PROMPT 1 -
Restate the paragraph of the account of Mia that begins "Mia is now able to follow small directions" as a short list of its main points.
PROMPT 2 -
Write out the passage of the account of Mia starting at "Since starting biomedical" and ending at "the next day.".

TEXT SECTION -
▼
Mia was a child who could barely say two words and never at the appropriate times. She never said “Mommy” or “I love you.” She couldn't sleep, was always sick, had a bloated belly, rashes galore, and hardly interacted with others. TV was the only thing to keep her calm. She wouldn't look at you, and she didn't care to be touched or held, but would scream through the night and we wouldn't know why. She was receiving allergy shots all the time, breathing treatments every 2-4 hours, yet continued to have infections.
Since starting biomedical treatments, finding a DAN [now MAPS] doctor, and following the research found on the TACA website, Mia is a whole new child. Now, she is such a little diva. She is speaking in short sentences, is loving, says mommy, gives hugs and kisses, is able to go outside, and interacts with adults very well. We are working on her interactions with kids her own age, but she is so much better with her peers than before. She is sleeping, we are working on food programs, and teaching her things I couldn't even think about when I couldn’t see the light for the next day.
Mia is now able to follow small directions, explain what she wants or needs, and if she doesn't know how to verbally tell you, she will take you and show you. She says new words daily. We continue to battle yeast and some other issues which just take time. You can’t do everything at once, and Mia is still young.
▲
GIVEN RECORDS -
▼
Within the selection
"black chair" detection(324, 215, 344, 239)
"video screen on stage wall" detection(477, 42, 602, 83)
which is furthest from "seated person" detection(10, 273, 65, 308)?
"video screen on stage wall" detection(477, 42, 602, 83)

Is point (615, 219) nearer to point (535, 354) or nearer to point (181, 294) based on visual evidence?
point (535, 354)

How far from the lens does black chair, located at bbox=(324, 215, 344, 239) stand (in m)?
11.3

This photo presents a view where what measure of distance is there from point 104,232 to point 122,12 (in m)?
▲
▼
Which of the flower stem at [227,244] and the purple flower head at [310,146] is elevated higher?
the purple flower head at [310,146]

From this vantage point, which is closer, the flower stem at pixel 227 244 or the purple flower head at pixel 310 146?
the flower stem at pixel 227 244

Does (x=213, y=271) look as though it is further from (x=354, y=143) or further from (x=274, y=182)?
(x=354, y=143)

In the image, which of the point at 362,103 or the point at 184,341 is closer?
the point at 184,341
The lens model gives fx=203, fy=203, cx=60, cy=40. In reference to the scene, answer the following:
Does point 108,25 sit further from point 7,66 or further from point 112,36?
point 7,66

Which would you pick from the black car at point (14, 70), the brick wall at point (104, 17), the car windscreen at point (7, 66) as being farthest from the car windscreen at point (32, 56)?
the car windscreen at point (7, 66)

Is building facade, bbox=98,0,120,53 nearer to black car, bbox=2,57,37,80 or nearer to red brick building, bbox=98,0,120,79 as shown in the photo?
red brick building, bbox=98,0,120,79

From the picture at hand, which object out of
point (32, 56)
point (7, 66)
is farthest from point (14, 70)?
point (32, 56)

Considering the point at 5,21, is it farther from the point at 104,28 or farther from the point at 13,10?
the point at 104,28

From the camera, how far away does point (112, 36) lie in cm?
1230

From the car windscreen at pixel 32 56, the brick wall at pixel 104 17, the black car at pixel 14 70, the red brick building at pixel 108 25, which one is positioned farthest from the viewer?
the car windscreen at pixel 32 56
▲
RESPONSE BOX 1 -
- Mia can follow small directions.
- She can explain what she wants or needs.
- When she can't say it, she takes you and shows you.
- She says new words daily.
- Yeast and some other issues are still being treated, which takes time.
- Not everything can be done at once, and Mia is still young.

RESPONSE BOX 2 -
Since starting biomedical treatments, finding a DAN [now MAPS] doctor, and following the research found on the TACA website, Mia is a whole new child. Now, she is such a little diva. She is speaking in short sentences, is loving, says mommy, gives hugs and kisses, is able to go outside, and interacts with adults very well. We are working on her interactions with kids her own age, but she is so much better with her peers than before. She is sleeping, we are working on food programs, and teaching her things I couldn't even think about when I couldn’t see the light for the next day.